メイドの一人が猫を胸に抱えた。避難に備えてのことだろう。フニャと鳴く庁舎猫。
その時、会議室の窓が割れ一人のトサカヘアーが乗り込んできた。
「金と命と女をよこせ!」
髪の長いメイドに向かっていく蛮夫。彼女が司令官の後に隠れると、
「立ち去れ」
「金命女金命女、……!」
椅子に座り茶を飲みながらの軍司令官がそう命じただけで、戦士は命令に従い部屋を退出し、飛び交う何かが当たったのか、血を撒き散らして倒れた。
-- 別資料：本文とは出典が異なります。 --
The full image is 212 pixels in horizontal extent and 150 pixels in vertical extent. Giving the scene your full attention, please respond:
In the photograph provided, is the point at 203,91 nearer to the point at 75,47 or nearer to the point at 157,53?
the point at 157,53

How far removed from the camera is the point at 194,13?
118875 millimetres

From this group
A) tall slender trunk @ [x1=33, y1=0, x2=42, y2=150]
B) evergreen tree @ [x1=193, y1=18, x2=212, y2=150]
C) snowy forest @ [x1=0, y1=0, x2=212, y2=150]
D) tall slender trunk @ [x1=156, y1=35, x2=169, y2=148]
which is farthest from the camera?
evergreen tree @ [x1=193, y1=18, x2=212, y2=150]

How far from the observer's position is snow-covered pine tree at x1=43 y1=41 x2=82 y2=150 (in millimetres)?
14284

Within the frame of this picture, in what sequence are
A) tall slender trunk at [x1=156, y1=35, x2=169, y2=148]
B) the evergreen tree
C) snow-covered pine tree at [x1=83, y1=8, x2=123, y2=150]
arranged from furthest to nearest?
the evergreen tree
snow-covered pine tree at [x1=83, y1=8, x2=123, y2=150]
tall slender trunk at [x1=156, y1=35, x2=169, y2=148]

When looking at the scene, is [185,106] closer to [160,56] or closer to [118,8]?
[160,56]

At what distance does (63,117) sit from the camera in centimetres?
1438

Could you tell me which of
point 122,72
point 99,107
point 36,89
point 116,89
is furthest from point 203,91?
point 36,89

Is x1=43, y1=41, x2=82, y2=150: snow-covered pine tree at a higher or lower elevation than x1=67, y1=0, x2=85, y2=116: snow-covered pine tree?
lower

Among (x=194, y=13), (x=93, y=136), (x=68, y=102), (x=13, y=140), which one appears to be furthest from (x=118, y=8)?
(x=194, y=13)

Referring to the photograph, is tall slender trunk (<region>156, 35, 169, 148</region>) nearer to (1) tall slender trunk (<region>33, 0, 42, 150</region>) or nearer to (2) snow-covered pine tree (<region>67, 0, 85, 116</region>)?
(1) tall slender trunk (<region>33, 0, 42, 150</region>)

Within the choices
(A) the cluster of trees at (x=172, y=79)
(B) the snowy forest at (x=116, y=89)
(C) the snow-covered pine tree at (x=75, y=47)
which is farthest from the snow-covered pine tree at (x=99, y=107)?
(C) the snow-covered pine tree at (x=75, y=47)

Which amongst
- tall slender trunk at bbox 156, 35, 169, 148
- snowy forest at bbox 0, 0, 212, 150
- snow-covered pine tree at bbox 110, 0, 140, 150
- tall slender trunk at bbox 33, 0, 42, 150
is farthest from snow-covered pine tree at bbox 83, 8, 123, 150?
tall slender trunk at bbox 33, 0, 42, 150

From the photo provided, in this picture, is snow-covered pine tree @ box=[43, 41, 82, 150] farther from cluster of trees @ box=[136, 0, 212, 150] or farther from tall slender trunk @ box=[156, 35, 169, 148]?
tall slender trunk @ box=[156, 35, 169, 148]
「閣下!」「閣下」「閣下!」「閣下!」「閣下!」「閣下!」
女たちが一斉に軍司令官を讃えると、彼は小指をピンと立て、やっぱり気障に前髪を梳く。
「素晴らしいですわ!一声かけただけで従うなんて」
「フッ、みんなを不当な暴力から守らないとね」
「野蛮でない、文明の光差す解決法!」
「フッ、戦うだけが解決ではないからね」
「閣下のお側に居れば、私たちは安全です」
「フッ、もちろんだとも!HAHAHA!」
女たちの歓声に酔い軍司令官はかなりご満悦だ。お調子者のようだが単純なのかもしれない。それにしてもいつだったか、庁舎隊長が精神に作用する魔術について質問をしてきたことがあったが、あれはこれに関することなのだろう。魔術を使ったようには見えなかったが、何かあるとすれば、声をかけた時だろうか?いずれにせよ観察と警戒が必要だ。
「オラッ!」
「オラッ!」
「オラッと!」
「ギャース!」
「ギャース!」
「ギャース!」
「はあはあ」
扉の向こうでは乱闘真っ最中の庁舎隊長がいる。汗と涙と血が飛び交う地獄だ。一方、こちら側では司令官と女たちがそれを軽蔑するように、茶と茶菓子を手に眺めている。余りにも報われないが、これもまた世の姿。彼に幸あれ、と願うしかない。
「閣下。恐れ入ります」
「ン?」
お喋りが乱れ咲く中、アリシアが軍司令官の前に立つ。
「塔の応接室に捕虜の方が残されたままです。いかがいたしますか」
真面目な彼女はいつも以上に真剣な表情だ。私の身を案じてくれている。本当は忘れられたままの方が好都合なのだが。
「捕虜の……光曜の宰相殿だね」
「はい」
「確かに、暴徒がそこまで到達すれば、捕虜の安全が危険に晒されてしまう」
軍司令官は器を空けるとすぐ注ぎ直される。
「だが、こんな状況で彼女を牢、というより所定の場所から移すわけにもいかない。色々な意味でね」
「……はい」
こんな時、アリシアは凡百娘のように顔を伏せたりはしない。相手の目をジッと見つめている。
「……」
「……」
「ならば、我々が彼女の住まいへ行こうか」
「えっ」
目が口ほどに物を言ったようだが、これは良くない傾向だ。
「私が塔を登るのだ。そうすれば捕虜の安全が守れる。皆も安全。アリシア君、どうかな?」
「は、はい。ありがとうございます」
「HAHAHA!当然だよ、私は軍司令官だからね!」
ちっともありがたくないし、それより軍司令官なら率先して暴動を抑えたらどうか、と思うのは私だけではないはずだ。
ともかくもこれから軍司令官が来る、と一計を思いついた。
「タクロ君。聞こえますね」
「か、閣下?い、今はそれどころではないんですが、オラッ!」
「ギャース!」
息災でなにより。
「返事は不要です。これから軍司令官とメイドたちが私のいる部屋に避難します」
「野郎」
「塔への避難の良悪はともかく、彼らの避難をそれとなく邪魔してみてください。無理をすることもありません」
「なら道を通せんぼするとか?オラッ!オラッ!」
「ギャース!」
「ギャース!」
「方法はあなたに任せます。頼みましたよ」
時間稼ぎになるかどうか。さて、私は来客対応の準備をするとしよう。